Two Sparrowhawks in a Lonely Sky is about a fictional family living in rural China. With the help of well-connected friend, the father of the family, who is a former Kuomintang intelligence officer and enemy of the new Communist state, flees to Australia in 1951. His wife, son, and daughter – Fu and Pei – are left behind, harvesting the land to deliver their required quotas while struggling to feed themselves. Knowing her time is near, Ma gives them the only documentation she has that may help them find their father – a menu, a letter, and a faded photo of him outside a skyscraper in Hong Kong.

On the eve of the Great Leap Forward in 1958, Ma passes away and the state takes possession of her house, pig and chickens. The local official determines that Fu can go to a family that needs a young boy to work in the fields and that Pei be married off. Despite her belief in communist values, a female officer from Beijing is outraged at the thought of an 11-year-old girl being forced to marry, so personally helps them escape to the Southern Sea, where she entrusts them to a strong and savvy seawoman to sail them to Hong Kong. 

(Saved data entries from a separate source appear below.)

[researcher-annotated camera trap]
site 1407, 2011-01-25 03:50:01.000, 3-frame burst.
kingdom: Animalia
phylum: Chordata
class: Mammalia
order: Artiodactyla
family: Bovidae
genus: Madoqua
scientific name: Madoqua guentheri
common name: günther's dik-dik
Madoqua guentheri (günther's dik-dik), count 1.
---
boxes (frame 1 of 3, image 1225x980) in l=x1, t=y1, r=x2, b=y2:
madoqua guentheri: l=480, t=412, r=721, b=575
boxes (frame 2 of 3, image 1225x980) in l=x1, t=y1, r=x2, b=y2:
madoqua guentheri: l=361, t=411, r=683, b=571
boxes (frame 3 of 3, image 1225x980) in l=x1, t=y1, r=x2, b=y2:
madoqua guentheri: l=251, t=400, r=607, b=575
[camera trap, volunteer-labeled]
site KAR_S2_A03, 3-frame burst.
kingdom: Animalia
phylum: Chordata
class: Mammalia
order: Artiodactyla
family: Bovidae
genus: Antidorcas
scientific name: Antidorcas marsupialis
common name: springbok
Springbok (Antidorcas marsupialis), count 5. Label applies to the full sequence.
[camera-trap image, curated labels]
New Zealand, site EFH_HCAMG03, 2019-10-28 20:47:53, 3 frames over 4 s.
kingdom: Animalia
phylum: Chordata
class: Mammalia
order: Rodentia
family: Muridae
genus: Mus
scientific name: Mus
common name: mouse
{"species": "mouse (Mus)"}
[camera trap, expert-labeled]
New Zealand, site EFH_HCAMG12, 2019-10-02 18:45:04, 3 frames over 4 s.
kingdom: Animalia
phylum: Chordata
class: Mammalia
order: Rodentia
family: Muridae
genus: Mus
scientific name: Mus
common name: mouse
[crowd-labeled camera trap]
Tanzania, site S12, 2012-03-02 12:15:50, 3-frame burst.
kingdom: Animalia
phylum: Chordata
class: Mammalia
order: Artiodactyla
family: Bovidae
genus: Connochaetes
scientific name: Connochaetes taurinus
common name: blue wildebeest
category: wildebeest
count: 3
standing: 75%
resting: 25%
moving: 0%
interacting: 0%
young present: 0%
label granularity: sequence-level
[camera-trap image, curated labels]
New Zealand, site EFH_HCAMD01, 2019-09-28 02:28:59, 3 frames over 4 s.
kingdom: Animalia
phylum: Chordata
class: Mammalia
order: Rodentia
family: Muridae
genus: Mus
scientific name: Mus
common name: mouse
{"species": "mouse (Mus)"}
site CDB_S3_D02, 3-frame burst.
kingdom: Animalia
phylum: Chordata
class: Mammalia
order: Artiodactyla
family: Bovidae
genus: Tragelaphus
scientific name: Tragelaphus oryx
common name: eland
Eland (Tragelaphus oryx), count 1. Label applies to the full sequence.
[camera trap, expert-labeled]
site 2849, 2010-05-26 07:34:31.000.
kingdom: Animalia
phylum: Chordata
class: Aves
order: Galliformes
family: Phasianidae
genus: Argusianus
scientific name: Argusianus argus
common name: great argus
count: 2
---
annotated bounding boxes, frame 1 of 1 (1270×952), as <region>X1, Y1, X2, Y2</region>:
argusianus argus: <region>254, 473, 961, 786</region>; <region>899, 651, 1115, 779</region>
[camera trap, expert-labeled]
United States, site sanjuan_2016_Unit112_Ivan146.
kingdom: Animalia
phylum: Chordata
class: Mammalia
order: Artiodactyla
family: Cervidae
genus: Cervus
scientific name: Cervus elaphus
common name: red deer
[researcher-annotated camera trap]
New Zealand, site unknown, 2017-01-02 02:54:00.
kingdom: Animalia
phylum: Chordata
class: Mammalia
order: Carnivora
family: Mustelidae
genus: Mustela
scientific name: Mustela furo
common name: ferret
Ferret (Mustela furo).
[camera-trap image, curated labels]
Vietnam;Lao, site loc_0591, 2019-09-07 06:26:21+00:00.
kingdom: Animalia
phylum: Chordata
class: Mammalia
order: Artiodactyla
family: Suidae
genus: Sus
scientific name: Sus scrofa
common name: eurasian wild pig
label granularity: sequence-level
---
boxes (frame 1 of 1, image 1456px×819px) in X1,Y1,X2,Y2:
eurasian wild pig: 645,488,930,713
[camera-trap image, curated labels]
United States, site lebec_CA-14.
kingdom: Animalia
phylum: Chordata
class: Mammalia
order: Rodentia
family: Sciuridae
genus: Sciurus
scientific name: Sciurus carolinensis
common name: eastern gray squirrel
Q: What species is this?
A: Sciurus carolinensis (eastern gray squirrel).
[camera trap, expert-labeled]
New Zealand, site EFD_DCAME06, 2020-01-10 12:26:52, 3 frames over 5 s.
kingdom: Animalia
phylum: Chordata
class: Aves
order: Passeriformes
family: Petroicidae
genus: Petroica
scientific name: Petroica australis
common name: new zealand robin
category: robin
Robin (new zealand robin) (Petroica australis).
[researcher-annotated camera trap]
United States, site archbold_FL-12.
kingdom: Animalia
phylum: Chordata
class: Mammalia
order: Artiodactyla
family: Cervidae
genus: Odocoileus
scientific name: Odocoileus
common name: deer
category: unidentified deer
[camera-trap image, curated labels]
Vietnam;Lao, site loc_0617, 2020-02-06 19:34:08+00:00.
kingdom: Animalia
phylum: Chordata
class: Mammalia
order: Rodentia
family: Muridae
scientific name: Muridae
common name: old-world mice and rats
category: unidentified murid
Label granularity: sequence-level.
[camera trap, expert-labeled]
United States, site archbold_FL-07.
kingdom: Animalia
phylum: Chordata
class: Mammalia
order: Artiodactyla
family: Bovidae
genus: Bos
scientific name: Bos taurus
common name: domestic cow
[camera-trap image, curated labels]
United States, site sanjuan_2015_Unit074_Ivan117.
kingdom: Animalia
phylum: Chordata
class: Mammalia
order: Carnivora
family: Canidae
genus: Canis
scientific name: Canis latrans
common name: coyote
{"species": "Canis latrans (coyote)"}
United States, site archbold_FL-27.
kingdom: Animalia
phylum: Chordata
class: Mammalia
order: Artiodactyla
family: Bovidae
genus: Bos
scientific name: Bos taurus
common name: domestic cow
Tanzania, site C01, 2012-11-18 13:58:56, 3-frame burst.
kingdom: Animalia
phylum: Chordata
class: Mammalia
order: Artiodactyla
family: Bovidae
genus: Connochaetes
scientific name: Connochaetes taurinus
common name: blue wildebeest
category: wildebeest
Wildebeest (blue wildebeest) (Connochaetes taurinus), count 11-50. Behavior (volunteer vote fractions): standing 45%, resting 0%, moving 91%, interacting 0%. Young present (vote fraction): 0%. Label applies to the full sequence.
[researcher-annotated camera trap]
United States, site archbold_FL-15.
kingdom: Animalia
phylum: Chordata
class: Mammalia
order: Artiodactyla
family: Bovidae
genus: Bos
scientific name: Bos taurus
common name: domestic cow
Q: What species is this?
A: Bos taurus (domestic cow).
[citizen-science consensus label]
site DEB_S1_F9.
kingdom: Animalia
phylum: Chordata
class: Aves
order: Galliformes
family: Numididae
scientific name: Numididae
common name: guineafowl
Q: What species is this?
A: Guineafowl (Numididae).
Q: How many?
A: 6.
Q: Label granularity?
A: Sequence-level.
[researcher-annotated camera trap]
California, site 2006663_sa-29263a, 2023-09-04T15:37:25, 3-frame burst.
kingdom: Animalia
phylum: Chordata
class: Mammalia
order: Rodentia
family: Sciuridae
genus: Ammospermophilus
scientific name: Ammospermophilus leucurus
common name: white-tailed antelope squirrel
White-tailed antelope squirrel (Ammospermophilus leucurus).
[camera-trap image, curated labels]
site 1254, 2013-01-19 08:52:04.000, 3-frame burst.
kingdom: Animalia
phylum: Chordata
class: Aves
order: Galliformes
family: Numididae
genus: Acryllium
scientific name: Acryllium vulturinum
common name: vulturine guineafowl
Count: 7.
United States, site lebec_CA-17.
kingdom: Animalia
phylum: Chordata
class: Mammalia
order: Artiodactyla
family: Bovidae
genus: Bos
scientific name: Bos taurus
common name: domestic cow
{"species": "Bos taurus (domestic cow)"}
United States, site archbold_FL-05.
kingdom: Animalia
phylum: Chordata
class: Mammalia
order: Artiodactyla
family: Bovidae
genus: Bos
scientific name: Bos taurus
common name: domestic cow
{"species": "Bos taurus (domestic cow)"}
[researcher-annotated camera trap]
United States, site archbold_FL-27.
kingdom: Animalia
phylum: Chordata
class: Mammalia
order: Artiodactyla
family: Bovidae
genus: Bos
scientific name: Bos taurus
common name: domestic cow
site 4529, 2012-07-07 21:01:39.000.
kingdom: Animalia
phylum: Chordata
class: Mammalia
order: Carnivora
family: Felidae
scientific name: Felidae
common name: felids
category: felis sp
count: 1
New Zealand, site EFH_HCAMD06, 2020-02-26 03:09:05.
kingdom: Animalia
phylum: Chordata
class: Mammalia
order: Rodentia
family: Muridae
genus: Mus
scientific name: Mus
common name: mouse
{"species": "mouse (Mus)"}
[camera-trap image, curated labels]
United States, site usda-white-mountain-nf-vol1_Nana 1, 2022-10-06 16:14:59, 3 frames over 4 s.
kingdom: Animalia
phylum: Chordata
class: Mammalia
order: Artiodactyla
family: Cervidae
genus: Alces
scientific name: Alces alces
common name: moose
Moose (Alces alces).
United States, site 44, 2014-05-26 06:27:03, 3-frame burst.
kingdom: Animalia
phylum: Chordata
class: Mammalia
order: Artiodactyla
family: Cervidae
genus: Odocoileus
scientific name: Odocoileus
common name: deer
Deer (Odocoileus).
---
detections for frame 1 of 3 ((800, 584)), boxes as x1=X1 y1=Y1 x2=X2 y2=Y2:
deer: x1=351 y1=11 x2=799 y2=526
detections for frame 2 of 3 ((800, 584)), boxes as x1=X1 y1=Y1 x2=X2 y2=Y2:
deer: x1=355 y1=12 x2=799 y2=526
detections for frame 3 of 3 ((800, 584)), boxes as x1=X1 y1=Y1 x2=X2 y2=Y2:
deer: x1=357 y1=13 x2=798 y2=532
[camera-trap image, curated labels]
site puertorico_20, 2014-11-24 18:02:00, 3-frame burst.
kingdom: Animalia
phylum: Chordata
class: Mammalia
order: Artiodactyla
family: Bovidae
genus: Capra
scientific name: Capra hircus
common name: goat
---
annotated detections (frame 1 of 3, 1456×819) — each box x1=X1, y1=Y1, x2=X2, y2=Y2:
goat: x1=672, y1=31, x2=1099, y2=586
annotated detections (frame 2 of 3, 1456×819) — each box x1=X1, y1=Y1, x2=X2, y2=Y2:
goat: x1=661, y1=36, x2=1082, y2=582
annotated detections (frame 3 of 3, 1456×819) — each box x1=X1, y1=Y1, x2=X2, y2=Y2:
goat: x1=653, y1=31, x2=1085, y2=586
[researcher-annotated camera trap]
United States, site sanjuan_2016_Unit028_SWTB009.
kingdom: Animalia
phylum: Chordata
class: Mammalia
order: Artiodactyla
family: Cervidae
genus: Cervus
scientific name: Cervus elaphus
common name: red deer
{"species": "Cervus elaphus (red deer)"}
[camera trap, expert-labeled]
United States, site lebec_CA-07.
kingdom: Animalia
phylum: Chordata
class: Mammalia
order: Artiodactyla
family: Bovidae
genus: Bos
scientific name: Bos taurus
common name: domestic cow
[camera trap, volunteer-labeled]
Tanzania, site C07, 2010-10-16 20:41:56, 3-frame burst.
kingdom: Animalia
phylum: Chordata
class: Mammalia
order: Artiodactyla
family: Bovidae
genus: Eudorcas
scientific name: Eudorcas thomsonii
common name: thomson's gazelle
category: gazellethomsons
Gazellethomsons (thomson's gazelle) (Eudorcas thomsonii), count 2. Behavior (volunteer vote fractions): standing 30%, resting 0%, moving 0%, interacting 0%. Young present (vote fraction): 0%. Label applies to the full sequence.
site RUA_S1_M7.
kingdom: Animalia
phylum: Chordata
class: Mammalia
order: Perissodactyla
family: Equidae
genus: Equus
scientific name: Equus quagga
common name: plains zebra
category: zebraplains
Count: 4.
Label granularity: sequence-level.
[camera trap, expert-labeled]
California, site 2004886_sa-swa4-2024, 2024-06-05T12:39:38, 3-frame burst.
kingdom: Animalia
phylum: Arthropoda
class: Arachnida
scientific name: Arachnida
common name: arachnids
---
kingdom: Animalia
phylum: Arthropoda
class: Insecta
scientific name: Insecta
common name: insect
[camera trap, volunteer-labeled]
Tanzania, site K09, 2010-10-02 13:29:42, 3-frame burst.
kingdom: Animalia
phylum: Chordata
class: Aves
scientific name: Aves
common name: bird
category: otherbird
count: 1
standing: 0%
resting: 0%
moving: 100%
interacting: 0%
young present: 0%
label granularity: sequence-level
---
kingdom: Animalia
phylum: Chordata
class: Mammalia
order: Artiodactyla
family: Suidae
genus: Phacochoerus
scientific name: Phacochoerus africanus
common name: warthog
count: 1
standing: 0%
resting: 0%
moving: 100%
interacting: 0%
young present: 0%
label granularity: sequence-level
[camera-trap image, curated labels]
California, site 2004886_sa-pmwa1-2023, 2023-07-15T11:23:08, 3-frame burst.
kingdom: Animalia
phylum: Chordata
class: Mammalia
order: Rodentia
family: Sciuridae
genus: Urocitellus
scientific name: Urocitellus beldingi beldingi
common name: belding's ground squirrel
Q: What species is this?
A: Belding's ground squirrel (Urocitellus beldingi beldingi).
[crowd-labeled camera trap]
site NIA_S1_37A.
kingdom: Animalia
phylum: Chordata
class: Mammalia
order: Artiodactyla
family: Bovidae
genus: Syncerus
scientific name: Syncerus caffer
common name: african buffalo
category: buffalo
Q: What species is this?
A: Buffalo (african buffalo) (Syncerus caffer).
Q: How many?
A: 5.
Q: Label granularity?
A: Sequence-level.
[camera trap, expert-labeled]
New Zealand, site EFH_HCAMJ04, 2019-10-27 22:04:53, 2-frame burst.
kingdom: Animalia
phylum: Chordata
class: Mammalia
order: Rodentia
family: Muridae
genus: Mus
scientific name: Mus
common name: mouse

In the bustling city of skyscrapers and electric lights, they need to persevere through abuse and rejection, shouted at in a language they don’t understand by “ghost” people (Anglo-Saxons), in order to capture the attention of the acting Trade Commissioner who, luckily for them, is sympathetic to their plight. But with Australia’s tough immigration laws, vocal citizens not open to accepting newcomers with a different skin colour and a treacherous ocean voyage in typhoon season ahead, the reader’s fingers will be crossed to find out whether Fu and Pei are able to reunite with their father.

Two Sparrowhawks is an eye-opening read, not only for the target audience of 11 to 14-year-olds, but also for older readers including adults who may not be aware of the details around Australia’s racist attitudes and immigration restrictions in past decades: happy to take refugees escaping hard labour or wars in their birth lands, only to subject them to hard labour in Australia with limited prospects of longer-term settlement. This novel also gives the reader insights into the culture, practices, and changes in China in the 1950’s.

In addition to Fu and Pei capturing my heart and leaving me curious about how their future life transpires, the motivations of the supporting characters who helped Fu and Pei on their journey are also interesting and I’d love to know what happens to them as well.  A sequel, please, Rebecca Lim!